HR: When I helped initiate the Advanced Digital Design Program at the Columbia University GSAPP in New York back in 1992 I remember one of my first student’s reaction to cyberspace when I quizzed him after a solid month of his being immersed in a virtual design project, and his reaction sums up perfectly our somewhat tenuous, but nevertheless critical, relation to cyberspace and the virtual. When I asked him how he felt after such a long immersion in such a relatively new domain (as an architect) he looked up at me with bloodshot eyes and said that all of a sudden reality had become extremely compelling. In other words, that virtualization and the cybersphere had pointed out to him, as it does to us now more and more, the differentiation and importance of the real. I very much believe that as we delve deeper and deeper into the virtual we will find ways to interrogate and position reality in more compelling ways. It is also why in this age of email and video chatting we tend to stack up more and more frequent flier miles! +

 

Top. The summit of Asymptote's fifty-storey luxury hotel and residential tower building in the United Arab Emirates. Building was begun in 2006 and is expected to be completed in 2009.

Second. UAE luxury residential tower, night view. The building uses unusual lines and a gentle twist to create a sense of animation - intimations of movement which are characteristic of Asymptote's built and virtual work.

Third. The PGCC's two towers will each stand sixty storeys tall. Their unusual, iconic shape draws inspiration from the local culture and will help define the PGCC and Penang itself as the gateway to Malaysia's Northern Corridor Economic Region.
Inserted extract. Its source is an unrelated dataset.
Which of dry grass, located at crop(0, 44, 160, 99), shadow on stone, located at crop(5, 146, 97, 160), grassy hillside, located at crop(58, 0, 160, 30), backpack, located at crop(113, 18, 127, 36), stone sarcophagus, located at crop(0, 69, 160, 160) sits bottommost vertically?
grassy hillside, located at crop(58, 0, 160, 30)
Fourth. Asymptote were the unanimous winners of an international competition to design South Korea's World Business Centre Busan. The spectacular design comprises three separate, tapered towers rising out of a central base building.

Bottom. The towers bend inwards at the base, creating a series of slender voided spaces. The result is an impressive and dynamic structure and a highly original take on the conventional skyscraper.